→ Problem to solve
Print, in exact form, the lines below from the one containing "Tanzania, site H04, 2014-06-24" through the one containing "young present: 0%", and omit all others.

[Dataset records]
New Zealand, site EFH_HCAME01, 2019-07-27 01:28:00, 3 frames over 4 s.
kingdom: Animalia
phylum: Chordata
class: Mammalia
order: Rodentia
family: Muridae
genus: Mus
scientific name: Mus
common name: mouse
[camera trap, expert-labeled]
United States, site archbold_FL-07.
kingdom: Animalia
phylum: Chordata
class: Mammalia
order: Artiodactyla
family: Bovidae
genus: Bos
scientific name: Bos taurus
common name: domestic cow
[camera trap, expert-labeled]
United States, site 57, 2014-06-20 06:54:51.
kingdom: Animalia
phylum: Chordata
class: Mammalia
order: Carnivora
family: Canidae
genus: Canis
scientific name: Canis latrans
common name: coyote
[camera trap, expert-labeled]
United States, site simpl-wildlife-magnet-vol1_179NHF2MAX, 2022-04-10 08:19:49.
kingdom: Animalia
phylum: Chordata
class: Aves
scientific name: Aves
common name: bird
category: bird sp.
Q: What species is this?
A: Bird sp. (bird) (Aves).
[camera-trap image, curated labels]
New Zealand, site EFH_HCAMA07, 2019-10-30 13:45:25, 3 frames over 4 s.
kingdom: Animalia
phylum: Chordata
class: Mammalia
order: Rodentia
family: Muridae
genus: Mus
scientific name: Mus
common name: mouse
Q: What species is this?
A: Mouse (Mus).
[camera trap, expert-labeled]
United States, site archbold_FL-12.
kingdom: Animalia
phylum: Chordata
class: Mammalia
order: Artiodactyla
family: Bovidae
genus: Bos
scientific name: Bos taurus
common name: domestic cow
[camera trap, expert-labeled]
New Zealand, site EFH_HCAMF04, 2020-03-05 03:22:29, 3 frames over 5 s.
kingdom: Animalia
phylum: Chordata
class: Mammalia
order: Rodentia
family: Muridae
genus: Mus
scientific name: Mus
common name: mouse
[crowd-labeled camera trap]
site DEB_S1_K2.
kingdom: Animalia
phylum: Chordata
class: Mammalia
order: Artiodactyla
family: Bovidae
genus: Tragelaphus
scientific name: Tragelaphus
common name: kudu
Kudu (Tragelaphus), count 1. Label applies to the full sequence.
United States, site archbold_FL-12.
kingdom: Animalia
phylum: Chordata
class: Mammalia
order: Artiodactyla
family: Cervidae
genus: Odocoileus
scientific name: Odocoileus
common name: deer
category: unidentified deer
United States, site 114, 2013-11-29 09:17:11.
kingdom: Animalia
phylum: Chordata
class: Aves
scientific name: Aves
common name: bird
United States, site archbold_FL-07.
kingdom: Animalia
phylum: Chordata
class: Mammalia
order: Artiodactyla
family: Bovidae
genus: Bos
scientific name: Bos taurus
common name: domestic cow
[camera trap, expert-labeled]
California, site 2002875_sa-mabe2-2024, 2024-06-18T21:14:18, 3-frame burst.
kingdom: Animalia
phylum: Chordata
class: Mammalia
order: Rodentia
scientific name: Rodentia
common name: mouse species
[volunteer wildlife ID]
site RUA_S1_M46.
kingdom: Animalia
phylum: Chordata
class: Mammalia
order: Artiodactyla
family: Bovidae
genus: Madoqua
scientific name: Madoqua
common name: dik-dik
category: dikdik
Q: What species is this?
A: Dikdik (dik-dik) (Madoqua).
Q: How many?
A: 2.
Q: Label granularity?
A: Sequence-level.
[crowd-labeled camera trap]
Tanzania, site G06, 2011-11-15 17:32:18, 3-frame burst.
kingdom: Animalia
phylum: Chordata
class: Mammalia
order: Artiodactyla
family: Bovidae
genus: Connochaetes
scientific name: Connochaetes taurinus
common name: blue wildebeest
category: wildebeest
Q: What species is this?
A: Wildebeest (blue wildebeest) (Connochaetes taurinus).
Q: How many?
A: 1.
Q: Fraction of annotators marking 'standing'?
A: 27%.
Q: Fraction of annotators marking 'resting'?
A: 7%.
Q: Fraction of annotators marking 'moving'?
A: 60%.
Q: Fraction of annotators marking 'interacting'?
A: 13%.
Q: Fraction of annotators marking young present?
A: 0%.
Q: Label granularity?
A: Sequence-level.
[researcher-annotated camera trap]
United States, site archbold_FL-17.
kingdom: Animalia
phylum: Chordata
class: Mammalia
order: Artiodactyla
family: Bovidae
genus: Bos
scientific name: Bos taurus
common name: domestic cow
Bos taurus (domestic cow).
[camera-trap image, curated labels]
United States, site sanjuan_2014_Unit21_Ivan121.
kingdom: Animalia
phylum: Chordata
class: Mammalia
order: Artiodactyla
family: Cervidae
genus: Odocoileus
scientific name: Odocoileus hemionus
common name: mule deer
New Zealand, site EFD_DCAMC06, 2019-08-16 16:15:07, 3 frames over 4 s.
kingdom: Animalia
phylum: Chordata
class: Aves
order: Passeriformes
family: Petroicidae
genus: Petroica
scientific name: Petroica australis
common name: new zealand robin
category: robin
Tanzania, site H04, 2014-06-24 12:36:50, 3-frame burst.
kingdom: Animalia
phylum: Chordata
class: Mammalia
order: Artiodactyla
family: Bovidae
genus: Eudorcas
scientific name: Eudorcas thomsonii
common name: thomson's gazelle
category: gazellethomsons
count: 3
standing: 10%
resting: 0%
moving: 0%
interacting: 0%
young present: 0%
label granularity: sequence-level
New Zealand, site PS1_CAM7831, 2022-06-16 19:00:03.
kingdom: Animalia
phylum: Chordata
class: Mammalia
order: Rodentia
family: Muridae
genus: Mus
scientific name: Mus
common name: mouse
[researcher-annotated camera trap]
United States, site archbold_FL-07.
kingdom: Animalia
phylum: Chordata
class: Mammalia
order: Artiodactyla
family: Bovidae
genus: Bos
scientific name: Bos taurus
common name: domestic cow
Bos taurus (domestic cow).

→ Answer box
Tanzania, site H04, 2014-06-24 12:36:50, 3-frame burst.
kingdom: Animalia
phylum: Chordata
class: Mammalia
order: Artiodactyla
family: Bovidae
genus: Eudorcas
scientific name: Eudorcas thomsonii
common name: thomson's gazelle
category: gazellethomsons
count: 3
standing: 10%
resting: 0%
moving: 0%
interacting: 0%
young present: 0%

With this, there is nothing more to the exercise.